Installment #2 of my big takeaways about slander, libel, and copyrights from intellectual property attorney Renee Duff’s presentation this past Saturday at the NYC Self-Publishing Expo.
What should you do to copyright your book? I’ve heard a number of people, including smart ones who have presented at conferences, suggest that you can take shortcuts instead of registering with the U.S. Copyright Office. Have you heard about the “poor man’s copyright method,” of sending a copy of the manuscript to yourself by registered U.S. Mail?
The theory behind the “poor man’s copyright” is based on the fact that your copyright exists from the moment you create your work, whether or not you register it. Enforcing your copyright does involve presenting proofs that stand up to legal scrutiny, that you are the originator of the material.

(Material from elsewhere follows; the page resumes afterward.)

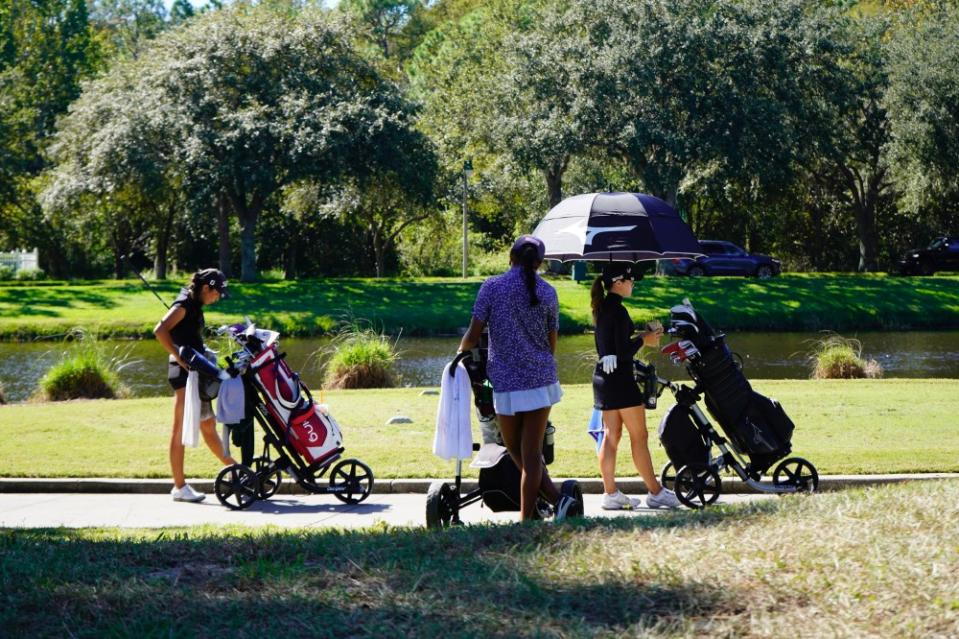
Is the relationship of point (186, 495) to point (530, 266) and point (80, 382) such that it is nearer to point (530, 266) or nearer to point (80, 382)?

So, having a record of the date something existed and was in your possession previous to its use or publication by the “rip-off specialist” is helpful.
But according to Renee Duff, an intellectual property attorney who presented Oct 22 at the NYC Self-Publishing Expo, the rip-off specialists have ways to overcome the “poor man’s copyright” defense. It may not work.

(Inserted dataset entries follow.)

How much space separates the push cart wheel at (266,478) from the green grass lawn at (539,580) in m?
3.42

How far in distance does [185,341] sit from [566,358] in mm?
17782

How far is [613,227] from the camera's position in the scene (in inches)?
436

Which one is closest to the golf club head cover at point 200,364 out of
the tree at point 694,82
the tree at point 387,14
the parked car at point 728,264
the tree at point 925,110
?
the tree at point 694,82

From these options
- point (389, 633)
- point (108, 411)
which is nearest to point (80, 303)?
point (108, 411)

You can now register your book cheaply and easily online at the Electronic Copyright Office’s website, http://copyright.gov/eco/. There are several advantages to registering this way: The cost is only $35 per title; you can upload the material you want to register electronically; and the processing time, according to the Website, is reduced from 10 months for mail submissions to only 3 months for e-registration. (Three months! Well, it’s a Federal government activity, after all. But that’s better than the ten months they say you’ll wait if you use the USPS.)
So, what’s protected? Your writing, that’s what. If someone plagerizes, in whole or in part, the language of your story, you could claim copyright infringement. Or, you could choose to grant permission on an exception basis to specific persons or entities to reproduce your story. Normally this protection lasts for your entire lifetime, plus seventy years.

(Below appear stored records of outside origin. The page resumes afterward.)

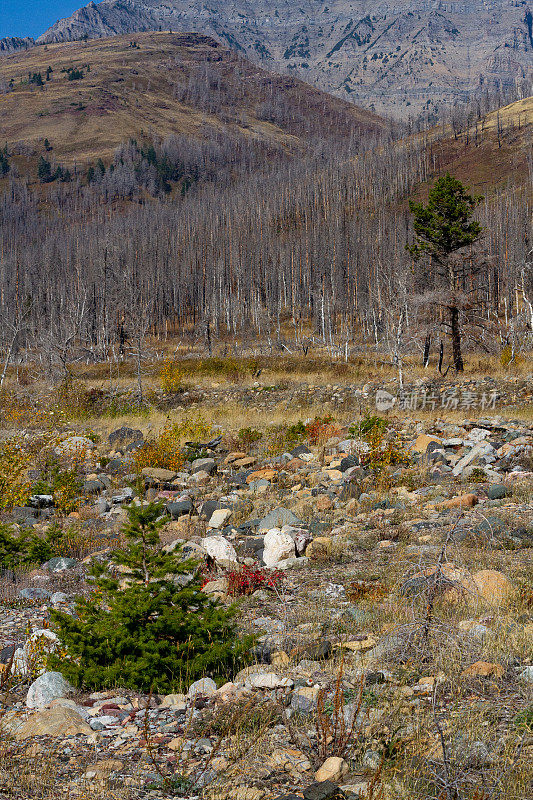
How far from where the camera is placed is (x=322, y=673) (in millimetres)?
4086

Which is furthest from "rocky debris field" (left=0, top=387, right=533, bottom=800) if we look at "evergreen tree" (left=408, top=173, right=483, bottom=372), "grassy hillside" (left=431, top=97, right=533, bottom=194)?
"grassy hillside" (left=431, top=97, right=533, bottom=194)

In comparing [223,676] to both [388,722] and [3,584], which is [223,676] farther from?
[3,584]

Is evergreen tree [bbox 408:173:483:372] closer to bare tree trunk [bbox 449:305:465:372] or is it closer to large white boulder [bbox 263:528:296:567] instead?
bare tree trunk [bbox 449:305:465:372]

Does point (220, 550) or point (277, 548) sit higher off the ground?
point (220, 550)

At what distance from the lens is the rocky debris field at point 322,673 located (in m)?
2.94

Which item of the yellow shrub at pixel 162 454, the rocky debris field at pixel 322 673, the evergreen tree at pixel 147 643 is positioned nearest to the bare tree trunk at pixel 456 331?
the yellow shrub at pixel 162 454

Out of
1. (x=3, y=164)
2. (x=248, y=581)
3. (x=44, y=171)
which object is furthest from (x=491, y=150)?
(x=248, y=581)

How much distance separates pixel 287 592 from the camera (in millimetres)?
6047

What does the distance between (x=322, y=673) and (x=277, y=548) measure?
3.14 m

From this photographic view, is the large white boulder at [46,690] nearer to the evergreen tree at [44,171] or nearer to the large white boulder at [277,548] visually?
the large white boulder at [277,548]

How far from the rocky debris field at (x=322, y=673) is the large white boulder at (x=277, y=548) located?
2 cm

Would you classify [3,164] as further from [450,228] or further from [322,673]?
[322,673]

The title of your book cannot be protected, nor can the mere name of a character. However, the use of one of your characters by someone else beyond mere mention may be protected.
Beware: Even if you register, copyright enforcement is up to you. There’s no government Big Brother searching for copyright infringements. It’s always up to you to detect and then act accordingly, when someone has ripped off your intellectual property.
Renee said that copyright registration is by far the strongest tool available, in the eyes of the courts, to protect yourself against the bad guys.
At $35 per title, Renee’s advice seems right to me: Any of us who are concerned enough about copyright protection to try the “poor man’s approach” should really be spending the $35 to do it up right. Then (this is DiGrazie’s speculation, not the lawyer talking) maybe you can send a copy of the manuscript to yourself via reg mail, just for a little backup. That’s my plan!
I’ll share more of what I learned this past weekend about legal aspects of writing, in another day or two.